** Start of Source data **

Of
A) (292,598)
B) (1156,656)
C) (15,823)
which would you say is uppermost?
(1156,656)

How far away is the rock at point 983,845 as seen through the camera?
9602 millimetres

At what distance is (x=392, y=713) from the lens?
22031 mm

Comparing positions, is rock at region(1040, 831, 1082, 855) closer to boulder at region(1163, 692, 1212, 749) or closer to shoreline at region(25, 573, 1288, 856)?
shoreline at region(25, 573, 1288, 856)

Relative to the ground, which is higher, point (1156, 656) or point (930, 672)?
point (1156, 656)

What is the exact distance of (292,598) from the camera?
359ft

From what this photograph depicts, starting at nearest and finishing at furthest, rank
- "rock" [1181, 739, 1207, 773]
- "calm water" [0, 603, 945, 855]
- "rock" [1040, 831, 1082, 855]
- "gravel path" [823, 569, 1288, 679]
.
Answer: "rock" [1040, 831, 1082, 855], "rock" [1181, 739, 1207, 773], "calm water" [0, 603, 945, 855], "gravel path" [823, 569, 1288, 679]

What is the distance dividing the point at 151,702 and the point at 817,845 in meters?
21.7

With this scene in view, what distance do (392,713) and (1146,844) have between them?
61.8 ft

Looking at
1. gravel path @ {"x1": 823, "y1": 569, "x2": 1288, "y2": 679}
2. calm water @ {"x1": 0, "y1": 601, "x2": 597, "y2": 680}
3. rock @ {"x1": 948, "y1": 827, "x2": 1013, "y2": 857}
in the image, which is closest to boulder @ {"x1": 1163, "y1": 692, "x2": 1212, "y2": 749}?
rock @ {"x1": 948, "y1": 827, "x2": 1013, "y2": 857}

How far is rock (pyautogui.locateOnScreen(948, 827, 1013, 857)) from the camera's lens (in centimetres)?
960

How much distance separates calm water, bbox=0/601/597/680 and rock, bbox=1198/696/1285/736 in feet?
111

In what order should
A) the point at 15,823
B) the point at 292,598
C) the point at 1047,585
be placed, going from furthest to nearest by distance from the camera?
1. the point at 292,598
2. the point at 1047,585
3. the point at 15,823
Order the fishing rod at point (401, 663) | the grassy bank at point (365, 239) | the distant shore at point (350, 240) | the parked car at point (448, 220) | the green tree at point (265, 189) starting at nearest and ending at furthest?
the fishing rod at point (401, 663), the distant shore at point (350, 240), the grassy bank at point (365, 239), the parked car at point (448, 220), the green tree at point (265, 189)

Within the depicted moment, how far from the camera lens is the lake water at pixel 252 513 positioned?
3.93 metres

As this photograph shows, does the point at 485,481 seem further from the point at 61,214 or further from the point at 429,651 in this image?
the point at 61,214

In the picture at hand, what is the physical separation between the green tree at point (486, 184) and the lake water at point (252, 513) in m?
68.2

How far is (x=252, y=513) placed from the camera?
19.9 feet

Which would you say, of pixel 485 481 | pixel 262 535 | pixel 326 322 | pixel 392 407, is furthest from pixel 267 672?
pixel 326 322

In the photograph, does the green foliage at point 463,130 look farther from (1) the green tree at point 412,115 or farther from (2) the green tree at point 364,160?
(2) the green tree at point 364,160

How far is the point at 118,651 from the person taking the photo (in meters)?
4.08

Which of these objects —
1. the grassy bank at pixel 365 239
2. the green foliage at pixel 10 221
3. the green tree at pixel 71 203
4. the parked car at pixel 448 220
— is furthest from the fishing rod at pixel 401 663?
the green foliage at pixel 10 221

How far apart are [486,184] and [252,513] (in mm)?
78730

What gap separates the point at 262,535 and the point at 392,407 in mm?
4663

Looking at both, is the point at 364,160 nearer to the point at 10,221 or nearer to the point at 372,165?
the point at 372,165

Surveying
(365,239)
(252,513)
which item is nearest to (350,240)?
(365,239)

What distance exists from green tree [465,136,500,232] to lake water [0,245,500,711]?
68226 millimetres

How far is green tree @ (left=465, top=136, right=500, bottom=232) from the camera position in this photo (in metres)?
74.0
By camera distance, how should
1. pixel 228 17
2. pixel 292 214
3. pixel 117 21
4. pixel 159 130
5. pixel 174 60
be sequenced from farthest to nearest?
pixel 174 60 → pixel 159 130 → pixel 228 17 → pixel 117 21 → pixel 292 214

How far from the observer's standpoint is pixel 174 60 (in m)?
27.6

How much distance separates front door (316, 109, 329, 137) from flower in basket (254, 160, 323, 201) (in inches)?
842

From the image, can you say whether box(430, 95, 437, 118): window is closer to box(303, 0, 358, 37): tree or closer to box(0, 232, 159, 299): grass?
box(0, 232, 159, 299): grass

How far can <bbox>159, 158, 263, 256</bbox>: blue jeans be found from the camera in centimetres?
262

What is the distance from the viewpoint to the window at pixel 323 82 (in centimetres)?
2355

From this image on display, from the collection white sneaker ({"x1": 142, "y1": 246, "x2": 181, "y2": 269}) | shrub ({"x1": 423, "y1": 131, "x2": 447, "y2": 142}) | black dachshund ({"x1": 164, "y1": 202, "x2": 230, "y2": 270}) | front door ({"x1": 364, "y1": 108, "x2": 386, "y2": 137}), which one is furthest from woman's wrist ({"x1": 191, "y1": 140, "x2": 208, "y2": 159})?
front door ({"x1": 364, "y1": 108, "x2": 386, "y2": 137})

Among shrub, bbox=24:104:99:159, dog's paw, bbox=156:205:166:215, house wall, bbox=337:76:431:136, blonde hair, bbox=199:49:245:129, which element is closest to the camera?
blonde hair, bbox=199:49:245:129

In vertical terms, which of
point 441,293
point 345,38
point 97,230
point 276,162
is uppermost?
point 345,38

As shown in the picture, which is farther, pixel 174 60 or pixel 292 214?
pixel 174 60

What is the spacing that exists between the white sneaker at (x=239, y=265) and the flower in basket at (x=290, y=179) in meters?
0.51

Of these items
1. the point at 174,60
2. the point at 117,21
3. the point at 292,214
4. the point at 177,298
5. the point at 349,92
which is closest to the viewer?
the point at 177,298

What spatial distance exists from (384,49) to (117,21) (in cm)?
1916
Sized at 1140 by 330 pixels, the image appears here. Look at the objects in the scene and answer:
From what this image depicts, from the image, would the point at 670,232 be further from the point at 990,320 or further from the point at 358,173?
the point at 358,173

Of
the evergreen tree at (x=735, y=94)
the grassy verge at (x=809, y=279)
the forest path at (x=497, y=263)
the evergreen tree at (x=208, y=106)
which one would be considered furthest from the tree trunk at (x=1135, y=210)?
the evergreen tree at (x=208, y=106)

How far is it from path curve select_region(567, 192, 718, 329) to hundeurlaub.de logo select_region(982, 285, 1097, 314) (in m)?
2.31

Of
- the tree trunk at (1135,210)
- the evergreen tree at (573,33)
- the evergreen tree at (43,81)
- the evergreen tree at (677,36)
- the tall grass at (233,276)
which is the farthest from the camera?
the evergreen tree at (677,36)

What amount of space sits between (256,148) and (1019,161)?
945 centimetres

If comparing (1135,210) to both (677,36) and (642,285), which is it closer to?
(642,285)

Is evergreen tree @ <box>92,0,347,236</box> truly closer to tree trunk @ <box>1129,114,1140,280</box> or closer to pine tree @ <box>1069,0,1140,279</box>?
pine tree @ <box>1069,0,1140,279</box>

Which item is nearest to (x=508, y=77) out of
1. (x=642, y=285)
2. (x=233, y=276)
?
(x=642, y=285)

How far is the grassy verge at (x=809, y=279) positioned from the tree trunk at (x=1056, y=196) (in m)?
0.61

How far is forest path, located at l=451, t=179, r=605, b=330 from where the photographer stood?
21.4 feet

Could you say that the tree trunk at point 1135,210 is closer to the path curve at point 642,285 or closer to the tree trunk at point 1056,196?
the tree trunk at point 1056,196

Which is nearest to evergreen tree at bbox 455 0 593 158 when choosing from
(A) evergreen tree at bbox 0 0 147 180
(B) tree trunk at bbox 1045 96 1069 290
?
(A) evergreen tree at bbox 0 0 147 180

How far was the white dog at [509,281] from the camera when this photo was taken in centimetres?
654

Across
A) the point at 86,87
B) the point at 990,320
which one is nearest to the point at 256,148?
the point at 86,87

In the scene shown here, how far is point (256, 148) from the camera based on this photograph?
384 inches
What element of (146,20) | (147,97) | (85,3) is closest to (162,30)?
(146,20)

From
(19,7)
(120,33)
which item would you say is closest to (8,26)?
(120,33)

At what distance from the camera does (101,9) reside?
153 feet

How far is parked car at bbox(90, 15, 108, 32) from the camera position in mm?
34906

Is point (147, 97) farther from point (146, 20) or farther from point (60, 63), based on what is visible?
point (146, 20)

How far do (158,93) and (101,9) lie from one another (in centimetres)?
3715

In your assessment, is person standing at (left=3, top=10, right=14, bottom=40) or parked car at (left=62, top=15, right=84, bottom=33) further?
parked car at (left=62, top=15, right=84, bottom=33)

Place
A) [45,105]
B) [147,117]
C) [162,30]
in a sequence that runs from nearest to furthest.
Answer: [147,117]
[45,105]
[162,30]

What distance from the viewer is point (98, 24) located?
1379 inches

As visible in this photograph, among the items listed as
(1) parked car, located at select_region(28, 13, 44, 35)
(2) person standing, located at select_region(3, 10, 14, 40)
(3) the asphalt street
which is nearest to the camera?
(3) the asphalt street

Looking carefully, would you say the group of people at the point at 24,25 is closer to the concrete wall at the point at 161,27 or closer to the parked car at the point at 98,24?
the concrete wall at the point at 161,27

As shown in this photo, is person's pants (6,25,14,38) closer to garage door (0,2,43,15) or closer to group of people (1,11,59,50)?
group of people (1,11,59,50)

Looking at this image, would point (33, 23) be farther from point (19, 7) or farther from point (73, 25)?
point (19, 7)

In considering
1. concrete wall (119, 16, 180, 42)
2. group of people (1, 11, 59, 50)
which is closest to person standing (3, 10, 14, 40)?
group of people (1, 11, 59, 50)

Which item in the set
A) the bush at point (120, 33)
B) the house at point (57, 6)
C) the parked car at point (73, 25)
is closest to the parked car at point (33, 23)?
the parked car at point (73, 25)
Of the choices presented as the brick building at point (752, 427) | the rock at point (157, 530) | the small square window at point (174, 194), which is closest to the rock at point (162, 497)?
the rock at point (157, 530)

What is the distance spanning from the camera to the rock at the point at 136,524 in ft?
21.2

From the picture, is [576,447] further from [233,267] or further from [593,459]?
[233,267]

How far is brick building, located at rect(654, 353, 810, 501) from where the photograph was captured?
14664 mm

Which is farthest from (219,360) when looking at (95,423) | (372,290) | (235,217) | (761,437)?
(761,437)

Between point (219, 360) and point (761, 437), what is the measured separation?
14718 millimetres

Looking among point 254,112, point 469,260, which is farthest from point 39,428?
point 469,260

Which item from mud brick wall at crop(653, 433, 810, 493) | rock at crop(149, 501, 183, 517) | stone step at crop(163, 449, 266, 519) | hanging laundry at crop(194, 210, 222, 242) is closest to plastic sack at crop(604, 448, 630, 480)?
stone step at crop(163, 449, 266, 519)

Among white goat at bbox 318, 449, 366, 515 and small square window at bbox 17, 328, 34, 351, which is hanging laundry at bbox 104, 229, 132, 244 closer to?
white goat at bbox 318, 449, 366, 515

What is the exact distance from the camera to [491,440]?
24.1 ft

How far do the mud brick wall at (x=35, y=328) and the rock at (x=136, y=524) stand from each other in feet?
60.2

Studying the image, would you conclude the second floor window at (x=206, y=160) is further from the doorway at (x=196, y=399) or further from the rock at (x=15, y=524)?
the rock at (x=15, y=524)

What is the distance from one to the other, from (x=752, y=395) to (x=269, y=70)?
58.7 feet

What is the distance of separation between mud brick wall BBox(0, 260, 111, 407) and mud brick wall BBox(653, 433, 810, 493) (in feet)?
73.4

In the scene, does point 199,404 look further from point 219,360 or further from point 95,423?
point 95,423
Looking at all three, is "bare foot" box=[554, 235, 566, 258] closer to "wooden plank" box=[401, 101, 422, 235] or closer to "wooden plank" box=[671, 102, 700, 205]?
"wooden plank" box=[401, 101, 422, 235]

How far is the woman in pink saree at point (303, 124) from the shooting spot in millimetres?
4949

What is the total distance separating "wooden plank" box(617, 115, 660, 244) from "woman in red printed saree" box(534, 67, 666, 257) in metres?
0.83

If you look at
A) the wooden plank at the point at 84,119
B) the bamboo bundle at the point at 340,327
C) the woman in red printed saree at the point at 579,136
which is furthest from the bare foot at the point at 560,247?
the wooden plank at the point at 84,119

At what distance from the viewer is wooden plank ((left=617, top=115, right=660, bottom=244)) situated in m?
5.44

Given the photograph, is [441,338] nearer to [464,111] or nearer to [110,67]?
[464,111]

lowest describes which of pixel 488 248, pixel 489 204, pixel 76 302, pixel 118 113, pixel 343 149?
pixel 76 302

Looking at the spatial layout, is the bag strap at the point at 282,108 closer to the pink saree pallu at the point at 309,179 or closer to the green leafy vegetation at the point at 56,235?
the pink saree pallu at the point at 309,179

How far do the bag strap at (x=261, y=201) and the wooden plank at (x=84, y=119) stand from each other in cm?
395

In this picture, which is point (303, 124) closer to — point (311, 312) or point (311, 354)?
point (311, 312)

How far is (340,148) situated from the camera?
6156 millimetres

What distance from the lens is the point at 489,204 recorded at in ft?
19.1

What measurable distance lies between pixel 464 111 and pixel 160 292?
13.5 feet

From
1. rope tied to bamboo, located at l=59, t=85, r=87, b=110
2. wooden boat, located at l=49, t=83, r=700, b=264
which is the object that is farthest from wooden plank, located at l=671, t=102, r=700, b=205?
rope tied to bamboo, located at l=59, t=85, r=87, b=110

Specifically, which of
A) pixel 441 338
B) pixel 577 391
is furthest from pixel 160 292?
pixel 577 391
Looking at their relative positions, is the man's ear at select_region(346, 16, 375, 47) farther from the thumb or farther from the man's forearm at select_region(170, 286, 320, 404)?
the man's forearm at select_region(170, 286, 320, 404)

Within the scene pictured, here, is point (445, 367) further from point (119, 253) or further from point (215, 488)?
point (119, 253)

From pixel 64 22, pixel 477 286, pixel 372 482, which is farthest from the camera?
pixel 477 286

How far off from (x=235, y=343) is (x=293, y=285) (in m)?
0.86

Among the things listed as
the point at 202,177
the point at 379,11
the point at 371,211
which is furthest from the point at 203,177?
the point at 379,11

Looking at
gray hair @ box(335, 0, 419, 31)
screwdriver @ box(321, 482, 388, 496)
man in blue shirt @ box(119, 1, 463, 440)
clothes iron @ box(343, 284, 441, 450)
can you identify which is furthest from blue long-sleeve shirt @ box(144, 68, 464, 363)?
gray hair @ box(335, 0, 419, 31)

** End of Source data **

### What you will do
Revise the records from the line containing "From what this photograph" up to and including the line containing "3. the point at 15,823" by changing "furthest" to "farthest" and leaving everything else as it is. Return only those lines.

### Exercise result
From what this photograph depicts, starting at nearest and finishing at farthest, rank
- "rock" [1181, 739, 1207, 773]
- "calm water" [0, 603, 945, 855]
- "rock" [1040, 831, 1082, 855]
- "gravel path" [823, 569, 1288, 679]
.
Answer: "rock" [1040, 831, 1082, 855], "rock" [1181, 739, 1207, 773], "calm water" [0, 603, 945, 855], "gravel path" [823, 569, 1288, 679]

What is the distance dividing the point at 151,702 and the point at 817,845 in meters?
21.7

With this scene in view, what distance do (392,713) and (1146,844) have between them?
61.8 ft

Looking at
1. gravel path @ {"x1": 823, "y1": 569, "x2": 1288, "y2": 679}
2. calm water @ {"x1": 0, "y1": 601, "x2": 597, "y2": 680}
3. rock @ {"x1": 948, "y1": 827, "x2": 1013, "y2": 857}
in the image, which is closest to boulder @ {"x1": 1163, "y1": 692, "x2": 1212, "y2": 749}?
rock @ {"x1": 948, "y1": 827, "x2": 1013, "y2": 857}

How far is rock (pyautogui.locateOnScreen(948, 827, 1013, 857)) from the camera's lens (in centimetres)?
960

How much distance separates calm water, bbox=0/601/597/680 and rock, bbox=1198/696/1285/736 in feet?
111

In what order should
A) the point at 15,823
B) the point at 292,598
C) the point at 1047,585
be placed, going from farthest to nearest by distance from the camera?
1. the point at 292,598
2. the point at 1047,585
3. the point at 15,823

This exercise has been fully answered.